* **Material for this exercise**:
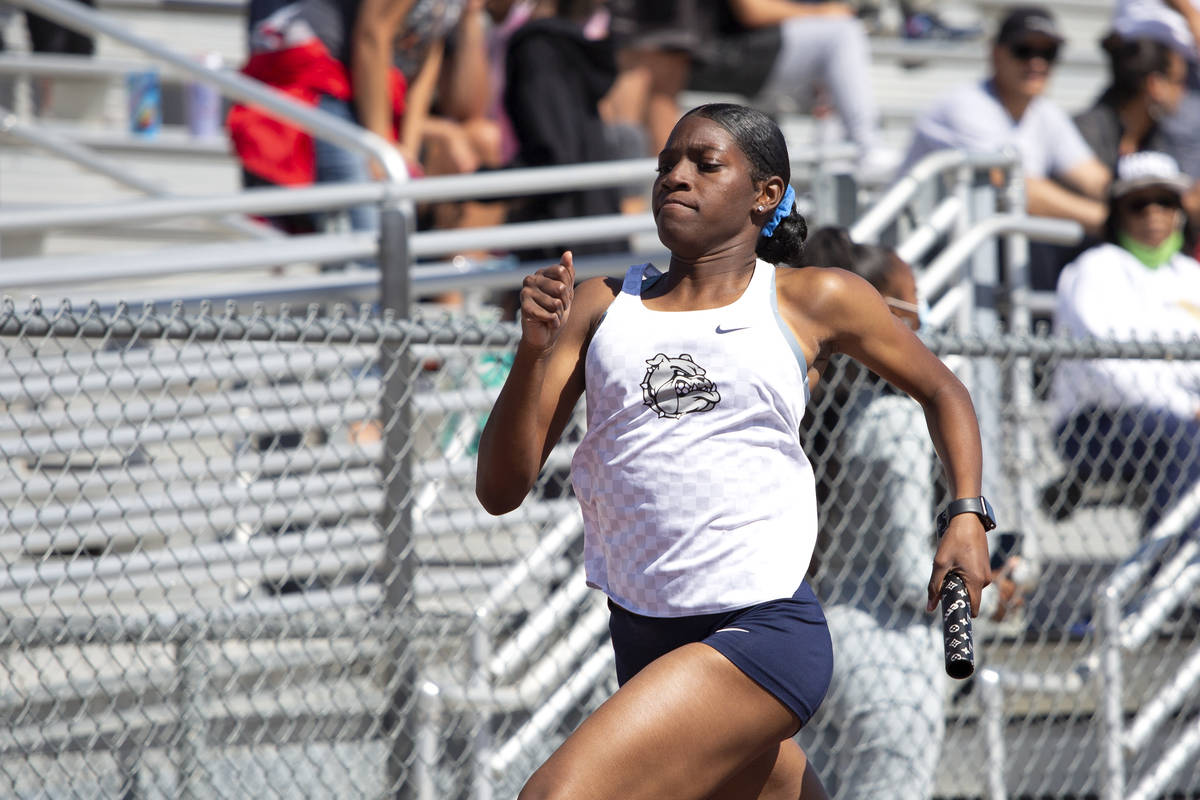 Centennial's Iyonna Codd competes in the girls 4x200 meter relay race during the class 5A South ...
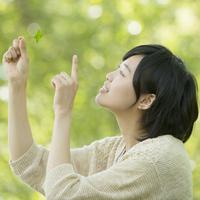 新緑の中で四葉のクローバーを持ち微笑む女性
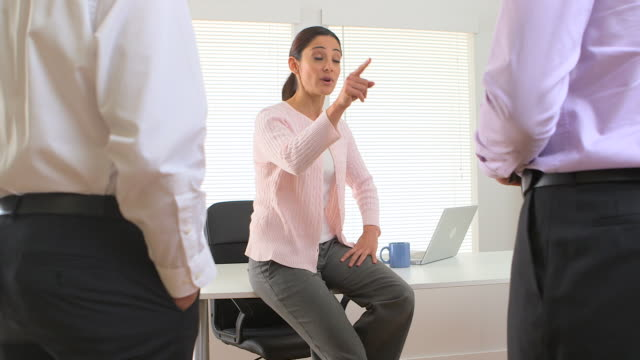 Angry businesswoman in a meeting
==
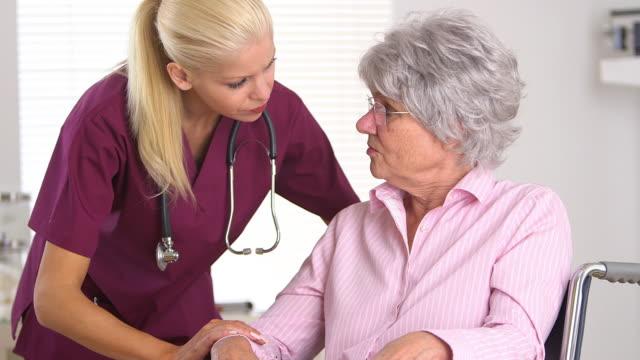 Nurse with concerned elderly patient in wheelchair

* **Your instructions**:
With the pictures removed, print only the lines starting at the line that has "Centennial's Iyonna Codd" and ending at the line that has "Angry businesswoman in a meeting", both ends included, exactly as they stand above.

* **Your solution**:
 Centennial's Iyonna Codd competes in the girls 4x200 meter relay race during the class 5A South ...
 新緑の中で四葉のクローバーを持ち微笑む女性
 Angry businesswoman in a meeting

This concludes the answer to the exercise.